Roundtable in St Petersburg
Last week we were off yet again to Moscow, stopping along the way in St. Petersburg. Due to the role of atelier PRO for the prestigious Letovo school project in Moscow, Dorte Kristensen was invited by the Russian Architecture Institute Strelka to the conference ‘Cities and territories of tomorrow: tools for a positive change’ in St. Petersburg. As expert, she would speak at the roundtable talks on the sub-theme ‘Schools & Kindergartens: how to modernize the social infrastructure’.
Street Art Museum
Once we arrived in St. Petersburg we joined an excursion prior to the conference. A taxi driver was given instructions to bring us to the Street Art Museum. After leaving the beautiful city center, we drove through more dim industrial neighborhoods. Once we arrived at our destination, the driver doubted whether or not we were at the right address. We stood at the entrance to a factory building at dusk. It was drizzling and there was no one to be seen anywhere. No one was answering either telephone number the driver was given and he was getting quite annoyed. But he didn’t desert us. Then luckily Albina was there to welcome us and show us around. Albina graduated from the Strelka Architecture Institute and is now the curator of the Street Art Museum. The others in the group there were two architects who had already looked around so they waited for us. We got an exclusive tour of the factory where plastics are still being manufactured. The owner of the factory allocated an area of the terrain to give contemporary national and international artists a forum. Each year there are exhibitions and performances for locals, factory workers, artists, and interested others.

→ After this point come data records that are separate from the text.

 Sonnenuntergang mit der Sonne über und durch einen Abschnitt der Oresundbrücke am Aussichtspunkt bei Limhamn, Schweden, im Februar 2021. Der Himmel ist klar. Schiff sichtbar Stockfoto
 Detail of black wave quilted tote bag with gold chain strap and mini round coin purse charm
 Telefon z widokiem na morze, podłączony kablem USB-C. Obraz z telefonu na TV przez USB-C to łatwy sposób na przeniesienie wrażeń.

In the evening we entered through an extremely historicizing facade to arrive in a super relaxed hip club on the first floor of a spectacular complex made of glass and stainless steel.
The next day the conference was taking place at the Astoria Hotel. The first discussion was luckily translated and talked about regulating the built environment. Master Plan regulation is high on the agenda, as is how a master plan should be initiated and dealt with by developers and the state. Incidentally, we heard the evening before from our North Italian colleague that making a master plan seems to be an impossible task because everyone gets involved in it and the regulations don’t mesh. As we understood earlier about our Moscow project, the federal and local regulations apply alongside one other, although they substantially differ and are sometimes impossible. Fortunately, our local architect is determined to deal with these things. One of the consequences in this situation is that there are two versions of drawings: one set for expertise and the other ‘actual’ set. Another often used word here is ‘comfort’, comfort in the sense of livability and a common meeting point.

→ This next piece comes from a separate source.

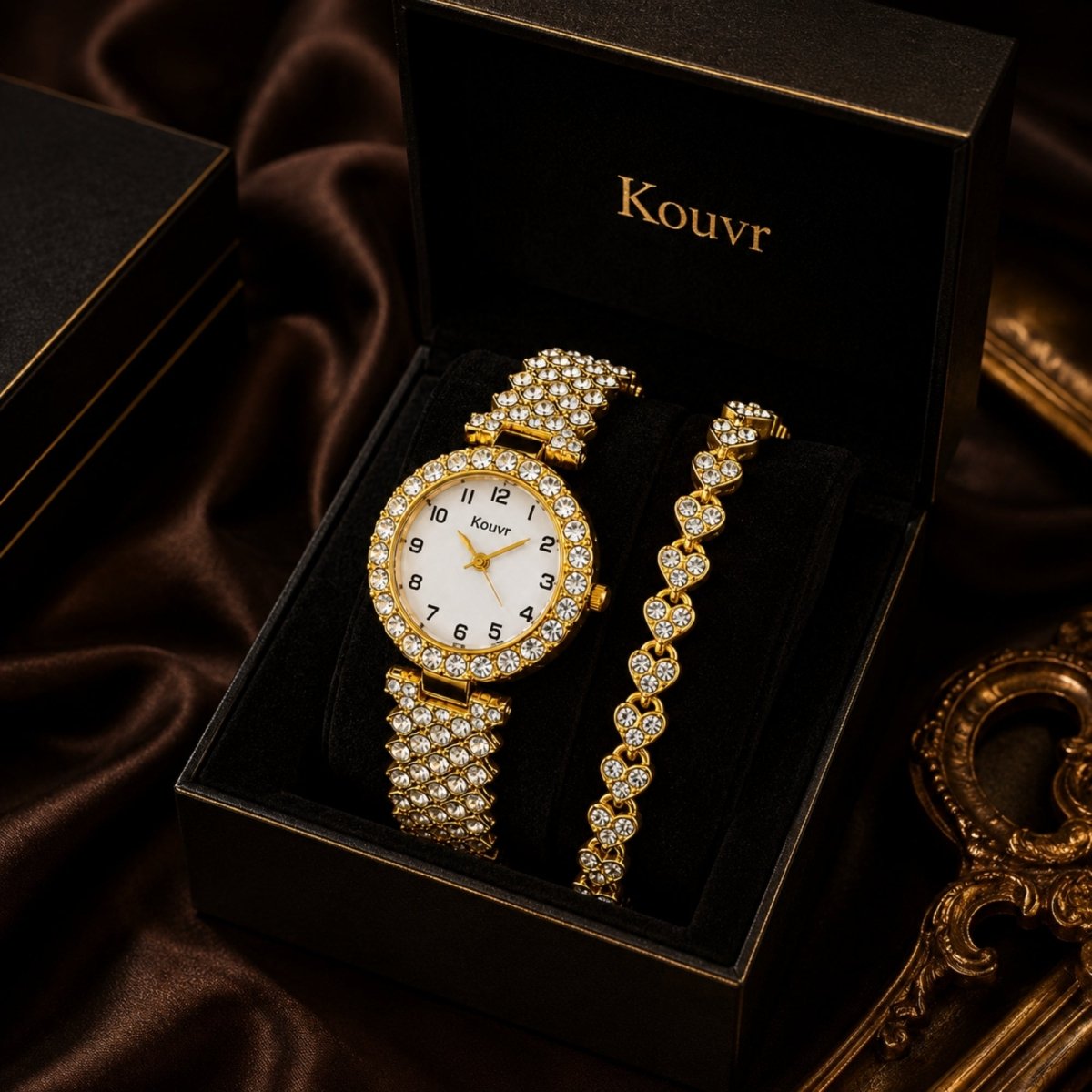 Top down view of the Kouvr women's luxury gold watch with crystal halo and matching iced out heart bracelet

Boosting areas that are shrinking
At the next roundtable it was Dorte and her companions’ turn. The room was filled primarily with women, which we are used to in the Netherlands if the subject is about schools and nurseries. Dorte spoke about the contrasts between the growth of the Randstad (a compact urban area) and areas that are shrinking. In the regions that are shrinking, the social lives of people are under pressure because there are less services available to them but simultaneously there are initiatives being developed to reduce this trend. The cultural center De Klinker in Winschoten and the multi-functional accommodation (MFA) De Statie in Sas-van-Gent are both examples of new facilities meant to strengthen social and cultural cohesion. De Klinker is a Cultural-house comprising a theater, library, art center, radio and TV studios, and a café. MFA De Statie also offers those but in addition it houses schools and day-care centers. Both buildings have a great influence on the community in these areas that are now shrinking. Yet the same effect is felt in areas of growth. Our ‘International School Letovo’ in Novaya Moscovo (expected to open in the school year of 2018) is a prime example of a social capacitator in a developing area. The area is now green and natural but in a few years time the school will fulfill an important roll for the community with extensive sport facilities.
Biking in St Petersburg is eye-catching
Following the symposium it appeared that a bike tour through the city was planned for us. Since Dorte and I had hardly any time to see more of St. Petersburg, we were happy to join. It was quite a rare happening. People in the streets were blown away watching us bikers tearing around. In Moscow the city-bike is well established but as we noticed in St. Petersburg, it’s still a pretty new phenomena. What often went through my head during these days: our Russian project is an adventure, St. Petersburg is beautiful but what is Moscow an exciting & thrilling city!
Business as usual in Moscow
The following two days were ‘business as usual’ in Moscow. On the first day during Workshop IX we spoke intensively with the client there about the plan. Now the aversion for the type of brick we introduced in April was problematic. But (and this doesn’t happen often) we began to see some smiles when we actually showed them the brick panels and exhibits. Success: the brick was approved!
The next day at Atrium (our Moscowian co-architect) project coordinator Anna, translator and much more, assisted us. She proved her unquestionable value by persuading her colleagues to get certain columns in the right places. Another mission accomplished!